EXERCISE PASSAGE:
Career of Evil begins when Strike’s partner Robin Ellacott receives a dismembered leg in the mail. The amputee detective suspects it to be the work of one of four men from his past. Readers of Galbraith stories will remember that Strike, a decorated former military policeman, lost his leg in an explosion in Afghanistan.

‘The total absence of communication ought to have been a warning but he had been too busy with Robin and a dismembered body to give it much thought.’

Only a few weeks before Robin’s wedding, she and Strike embark on an investigation which does not always endear them to Scotland Yard. Of course, a leg means a (probably) dead body, and it soon becomes clear that the murder (and there is one) is the work of a sadistic serial killer, bent on revenge on Strike for some real grievance. The killer’s way to his enemy is through Robin – whom he calls The Secretary – and he begins stalking her.

‘He’d had a close call once. That had been the second time he had killed, in Milton Keynes. You didn’t shit on your own doorstep …’

The chase for the murderer – a collector of souvenir body parts – involves surveillance in darkening London streets. It takes the investigative pair on a tour of England, first to Cumbria then back to the capital via the Midlands and the fringes of East Anglia. It introduces them to a bizarre internet cult of wackos who fantasize about hacking off their own limbs.

‘ “It’s a need,” said Tempest composedly. “I’ve known ever since I was a child. I’m in the wrong body. I need to be paralysed.”

‘ “Know many disabled people?” Strike was asking Tempest.’

The clues to the solution are there for us to find but they are subtle clues which the writer cleverly hides within the plot and among her colourful cast of supporting characters. And, of course, a question we keep asking ourselves is: will Robin actually go through with that wedding?

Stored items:
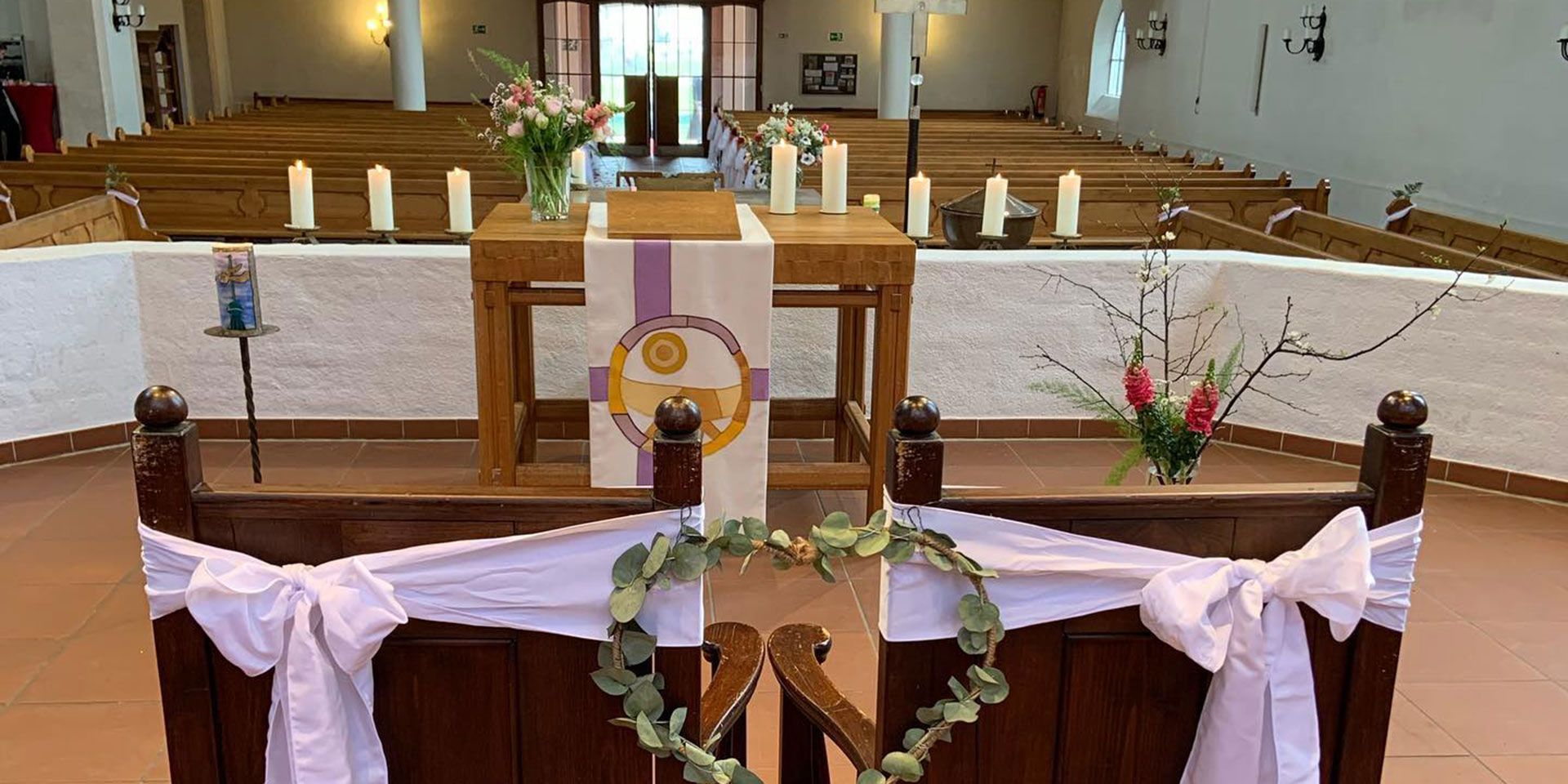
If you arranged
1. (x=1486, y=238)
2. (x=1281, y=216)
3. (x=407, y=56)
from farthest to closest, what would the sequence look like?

TO DO:
(1) Using the Career of Evil review, please explain in one to three sentences why the killer begins stalking Robin.
(2) Carry on the Career of Evil review, starting after its last sentence.

RESULTS OF THE TASKS:
(1) The killer is bent on revenge on Strike for some real grievance, and his way to Strike is through Robin, whom he calls The Secretary. That is why he begins stalking her.

(2)
Career of Evil is stronger and darker than anything Rowling has done before. Occasionally one gets the feeling she is wallowing in it a bit too much. Certainly she seems to be enjoying herself immensely with her creations! Macabre it might be, but the novel is not without humour.

**

The best crime story writers create characters that are unique and distinctive, leaving us with a clear mental picture of what the detective looks like. Galbraith/Rowling is especially good at this. It’s a picture that is often shattered when we see the character of the novel portrayed on screen.

Philip Marlowe for me IS Robert Mitchum, and not Robert Montgomery who played him in the film of Chandler’s The Lady in the Lake, which I reviewed yesterday. Only David Suchet comes close to being Hercule Poirot, and the one and only movie Sherlock Holmes is Basil Rathbone – (well, maybe Jeremy Brett).

I cannot begin to imagine who will play Cormoran Strike on screen. Maybe the BBC can do a CGI job with the late Orson Welles? We shall just have to wait and see.